(Work task)
Nothing is to be left out: repeat every entry exactly as given.

(Data provided)

• • • • • • •

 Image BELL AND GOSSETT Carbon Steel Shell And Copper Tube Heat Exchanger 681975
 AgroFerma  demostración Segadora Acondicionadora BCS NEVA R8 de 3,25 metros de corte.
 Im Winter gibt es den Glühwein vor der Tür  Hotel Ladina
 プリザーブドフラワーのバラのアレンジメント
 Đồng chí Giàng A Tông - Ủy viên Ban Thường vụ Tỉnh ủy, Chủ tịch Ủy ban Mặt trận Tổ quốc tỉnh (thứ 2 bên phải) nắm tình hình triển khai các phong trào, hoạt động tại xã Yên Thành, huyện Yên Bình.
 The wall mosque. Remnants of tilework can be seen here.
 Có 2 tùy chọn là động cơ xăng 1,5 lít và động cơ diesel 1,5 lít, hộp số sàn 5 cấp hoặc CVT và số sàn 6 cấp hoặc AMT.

• • • • • • •

(Written answer)
 Image BELL AND GOSSETT Carbon Steel Shell And Copper Tube Heat Exchanger 681975
 AgroFerma  demostración Segadora Acondicionadora BCS NEVA R8 de 3,25 metros de corte.
 Im Winter gibt es den Glühwein vor der Tür  Hotel Ladina
 プリザーブドフラワーのバラのアレンジメント
 Đồng chí Giàng A Tông - Ủy viên Ban Thường vụ Tỉnh ủy, Chủ tịch Ủy ban Mặt trận Tổ quốc tỉnh (thứ 2 bên phải) nắm tình hình triển khai các phong trào, hoạt động tại xã Yên Thành, huyện Yên Bình.
 The wall mosque. Remnants of tilework can be seen here.
 Có 2 tùy chọn là động cơ xăng 1,5 lít và động cơ diesel 1,5 lít, hộp số sàn 5 cấp hoặc CVT và số sàn 6 cấp hoặc AMT.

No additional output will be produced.